Want to know how and where to effectively use all the great testimonials you’ve received in your business?
Just displaying them on your website home page or in a brochure isn’t enough. In this post, I’ll be showing you how to display your testimonials effectively and ideas for where to use them. If you missed part one in this series, click here! I shared my process for collecting effectively collecting testimonials.
I would argue that testimonials are one of the most POWERFUL marketing tools when done correctly.
Why? Let me lay it out for ya …
- Because you are giving a potential client the coveted gift of going second. When a potential client reads a positive review from a past client, it establishes trust, even though they don’t know the person.
- It prevents you from straight up bragging on yourself. No one likes bragging (or a bragger), am I right?! With vibrant testimonials, you get to let your clients do all the talking for you.
So let’s dive in!
Where should I be using my testimonials on my website?
On your main website pages:
Scattered allllllll throughout! It isn’t overkill to have testimonials on every page (or almost every page) of your website. Remember, the user likely isn’t looking at every page, and if you’re choosing different ways to display the testimonials and using different ones then each spot will be a new experience. I recommend not having a page exclusively dedicated to testimonials unless they are video testimonials. Here’s why – it’s best to have the user click on the LEAST amount of pages possible when using your website. I’m all about combining information to create less pages someone has to click through. And…in most cases, people are not going to click on a page that is just about testimonials. However, they will read a testimonial they see while scrolling through your service page.

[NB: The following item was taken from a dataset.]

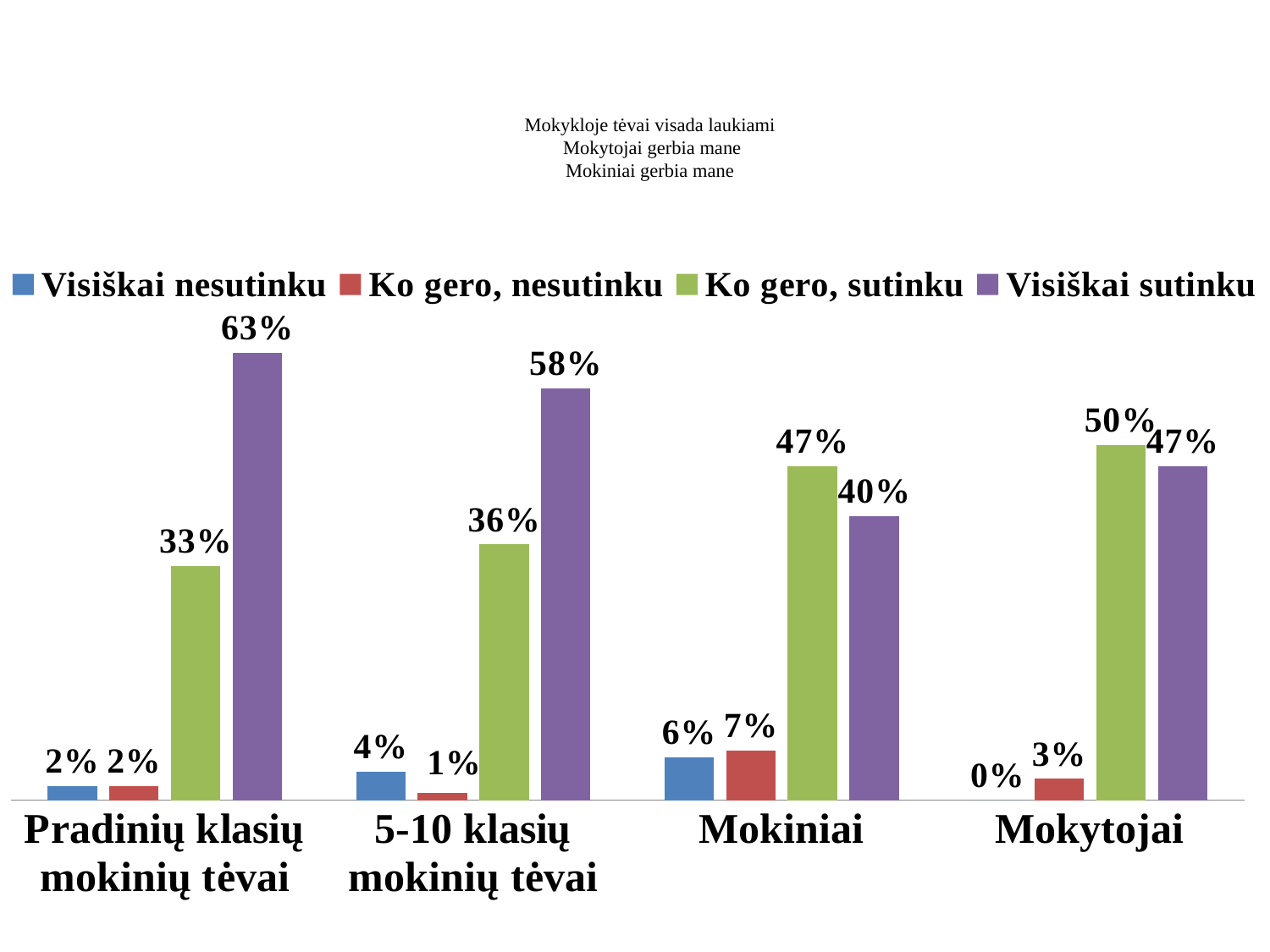
Which category has the highest value for "Visiškai sutinku"? Pradinių klasių mokinių tėvai What is the value for "Ko gero, nesutinku" in the "Mokiniai" category? 7% What is the value for "Visiškai sutinku" in the "Pradinių klasių mokinių tėvai" category? 63% What is the value for "Ko gero, sutinku" in the "Mokytojai" category? 50% What kind of chart is shown on the slide? Bar chart What is the value for "Visiškai nesutinku" in the "Mokytojai" category? 0% Which category has the lowest value for "Ko gero, sutinku"? Pradinių klasių mokinių tėvai Which legend entry is shown in purple? Visiškai sutinku How many series does the legend list? 4 Which is larger in the "Mokiniai" category: "Ko gero, sutinku" or "Visiškai sutinku"? Ko gero, sutinku How many categories are shown on the x axis? 4 What is the difference between the "Visiškai sutinku" values for "Pradinių klasių mokinių tėvai" and "5-10 klasių mokinių tėvai"? 5%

I think multiple video testimonials could call for their own page because it’s simply more information. We did a “success stories” page for my client Louise George, where I created videos and written testimonials that the user could click through.
But, the short answer: Put reviews everywhere and with variety!
On your blog:
One often overlooked place to use your testimonials is in blog posts. I write a blog for each major brand and website launch I create. This allows me to showcase a project and brag on my sweet clients! Plus, more great blog content is always a win! For each launch blog post, I include the testimonial interview with my client. This allows the reader to hear not only what I think about the project, but they get what the client thinks!
How can I creatively and effectively display the reviews on my website?
Good news! I’ve got plenty of screenshots from my website and various client’s websites to share with you.
Here are my biggest tips:
1. Do not just list tons of reviews on a web page. That is boring to look at. Use arrows to allow users to click on each review.
2. Use pull quotes! Sometimes you can get your point across with just a single pull quote, and other times you’ll want to use a pull quote AND the longer quote with it. Most people do not want to read a review that is more than a couple sentences long, so that’s why “pulling” the best part to the top is great!
3. Consider using a photo of the client or from the project. People love to see a smiling face! Using a professional photograph of your client alongside their review is a great way to add more credit to what they have said! You can also utilize photos from your project to showcase your work.
How should I cite the author?
This all depends on your business and purpose. As a B2B business owner, I typically list their first name and business name. If you are a consumer business, usually just a first name and last name initial is perfect! You could also do first name and state. Here are some example testimonial author cites:
- Elizabeth, Speak Social Agency
- Elizabeth, Business Owner
- Elizabeth M.
- Elizabeth, Tennessee
The way you cite is up to you! I always suggest asking clients for permission to use their last name, photo, etc. Head to part one in this series to read about how I ask permission to use this information.